Understanding the Leaderboard

Z-Score Avg: This shows how well a model performs across all benchmarks compared to other models. A positive score means the model performs better than average, while a negative score means it performs below average. Think of it as a standardized "overall performance score."

Std. Dev. (Standard Deviation): This measures how consistent a model's performance is across different benchmarks. A low value means the model performs similarly across all benchmarks, it's consistently good (or consistently average) at everything. A high value means the model's performance varies, it might be exceptional at some tasks but struggle with others.

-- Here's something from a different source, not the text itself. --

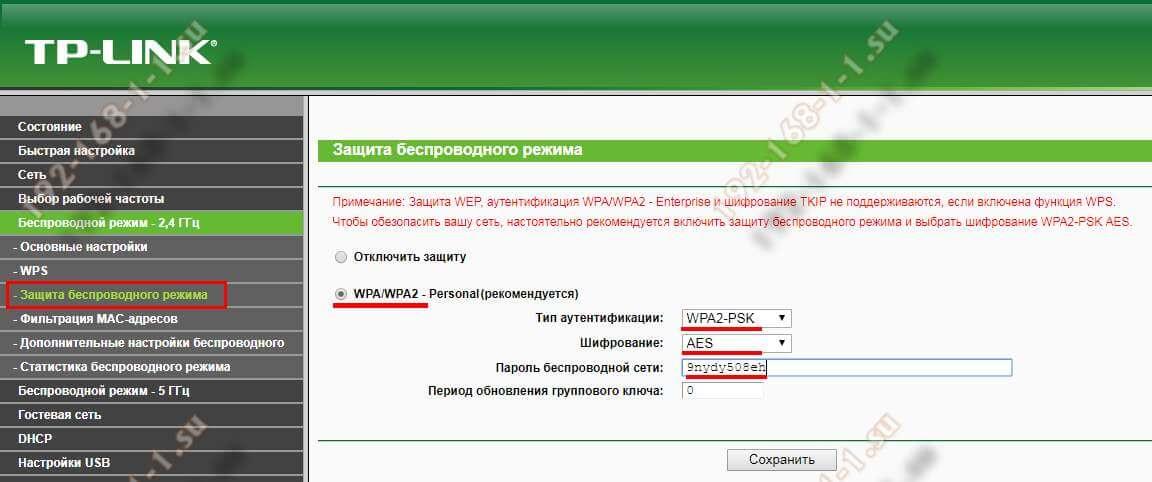 как изменить пароль вай-фай роутер тп-линк wr841n wr740n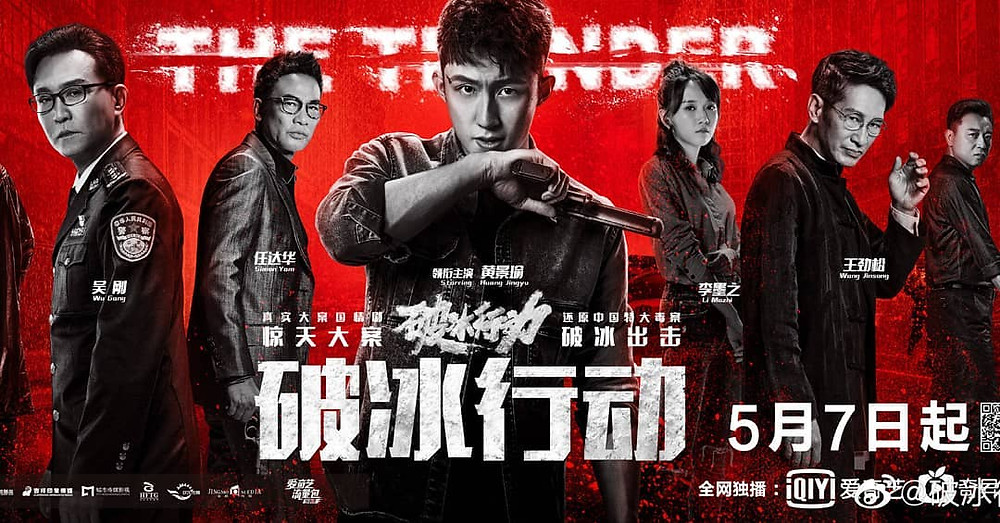 破冰行动 The Thunder chinese drama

Benchmark Emojis: 🥇, 🥈, 🥉 indicate that the model ranked in the top 3 for that specific benchmark. ⭐️ indicates the model is in the top 15% for that specific benchmark (excluding the top 3 medalists).

About the Benchmarks:

Benchmark	Description	Strength	Weakness
Competitive Coding (Livebench)↗	Tests LLMs on their ability to generate complete code solutions for competitive programming problems (e.g., LeetCode) and to complete partially provided code solutions.	Resistant to contamination with objective, frequently updated questions.	Limited to specific coding tasks; does not cover broader software development aspects.
AI-Assisted Code (Aider)↗	Focuses on AI-assisted coding, measuring how well LLMs can work with existing codebases, understand context, and make useful modifications.	Tests practical utility in existing projects.	Depend heavily on the quality and style of the initial codebase.
Acceptance (ProLLM)↗	Measures the rate at which code generated by LLMs is accepted by professional developers or automated checks in a simulated professional workflow.	Reflects practically in acceptance criteria.	Acceptance can be subjective or influenced by specific project guidelines.
Web Development (WebDev Arena)↗	Assesses LLMs on tasks related to web development, including HTML, CSS, and JavaScript generation and debugging.	Specific to a common and important domain of coding.	May not be representative of performance in other coding domains like systems programming or data science.
Coding Interview (CanAiCode)↗	A benchmark that tests a wide range of coding capabilities, from simple algorithmic tasks to more complex problem-solving.	Self-evaluating tests across multiple languages (Python, JavaScript) with controlled sandbox environments.	Currently focuses on junior-level coding tasks and has a smaller test suite (12 tests) compared to other benchmarks.